第51話 なぜ、からかわれる?

 セレーナを家まで送り、扉に鍵をかけたことを確認すると、王宮に向かった。


 イライラは募るばかり。

 オリバーが言った言葉にギクッとした。

 美しく可愛いことも、魔法や魔道具について詳しいことも、セレーナが好きな理由の一つだ。もちろん、それ以外にも、知的で落ち着いているところも、照れてはにかむところも、魔道具作りに夢中になりすぎるところも好きなところだ。


 セレーナの体が目的……か。

 好きな人を抱きたいと思うことが、おかしいことだとは思わないが、肌を合わせる関係になりたいと思ってしまっていることは事実だ。

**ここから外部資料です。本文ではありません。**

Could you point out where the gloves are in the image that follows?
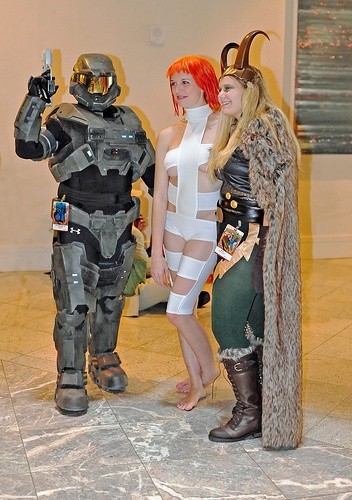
[29,69,60,104]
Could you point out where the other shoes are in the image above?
[55,369,88,411]
[90,365,128,392]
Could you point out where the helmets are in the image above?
[68,53,122,112]
[219,30,270,88]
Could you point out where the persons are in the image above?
[151,55,222,411]
[208,30,303,450]
[122,212,211,317]
[13,53,156,416]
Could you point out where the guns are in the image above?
[41,47,56,94]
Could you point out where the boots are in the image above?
[208,332,265,442]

 セレーナが、素敵で俺には勿体無いくらいの女性だと言うことがわかっているから、オリバーの言葉に自信をもって「俺が幸せにする」と言いきれなかった。


 悔しさと、イライラが入り交じった状態で、執務室の扉を開けた。


「あれ? マーク? 今日は休みじゃないっけ? …………それに、どうしたんだ? 人でも殺してきたような顔をしているぞ。セレーナちゃんを、怒らせたか?」

 ウィルがすぐに気がつき、声をかける。からかいの気配が混じっていた。

 いつもなら、セレーナの名前がでると、穏やかな気持ちになるのだが、今日はオリバーのことが連想されて、さらに眉間にシワがよる。

「うわ! 顔が怖くなった!? まさか、本当にセレーナちゃんと喧嘩した!?」

「いや、喧嘩じゃない……。オリバーに難癖をつけられた」

「はぁ~ん」

 ウィルは、目を細めて訳知ったると言う表情だ。


 もう仕事も終わりの時間。

 ウィルが仕事を切り上げて、話を聞いてくれるらしい。

「あぁ、でも、俺はエドウィン様に話があって来たんだ」

 皇太子に目をやれば、

「俺か?? 構わんぞ。まだ、もうちょっとかかるからな。そっちの惚気話を、先に終わらせてくれ」


「惚気話じゃ、ありませんよ……」

 ウィルはニヤニヤして、部屋の隅に移動した。

「んで、オリバーには何て言われたんだ? あいつは、セレーナちゃんに、ご執心だろ?」

「そうなんだ。あいつは、セレーナを嫁にほしいらしいんだ。俺がセレーナと婚約したのは、自分の都合のためだと言われたよ」

「はぁ、例えば?」

「綺麗なところとか、魔道具の知識があるところとか、まぁ、他にも……」

 さすがに、体が目的だと言われたとは口にできなかった。

「まぁ、ハワード家の魔道具工房は、おじさんがセレーナちゃんの能力に目を付けて、作ってしまったようなものなのだろ? だから、それがよくて好きになったのとは違うだろ?」

「まぁ、そうなんだが」

 ウィルはいつになく真剣な顔をする。

「俺は、最近思うんだ。好きになったが、誰にも文句を言われないくらいの家柄でよかったって。家柄がいいから知り合えたんだが、それでも通りすがりのを好きになる可能性だってあったんだ。エミリーが、父が勧めてくるような女性でよかったって。マークもそうだろ?」

 なんて余裕のある発想なんだと、ウィルを見る。


 エミリー嬢なら、誰が見ても、ウィルの結婚相手に相応しい。

 政略結婚になっていたとしても仕方がないと思うのだが、そう思えば、そんな相手と相思相愛でよかったのだろう。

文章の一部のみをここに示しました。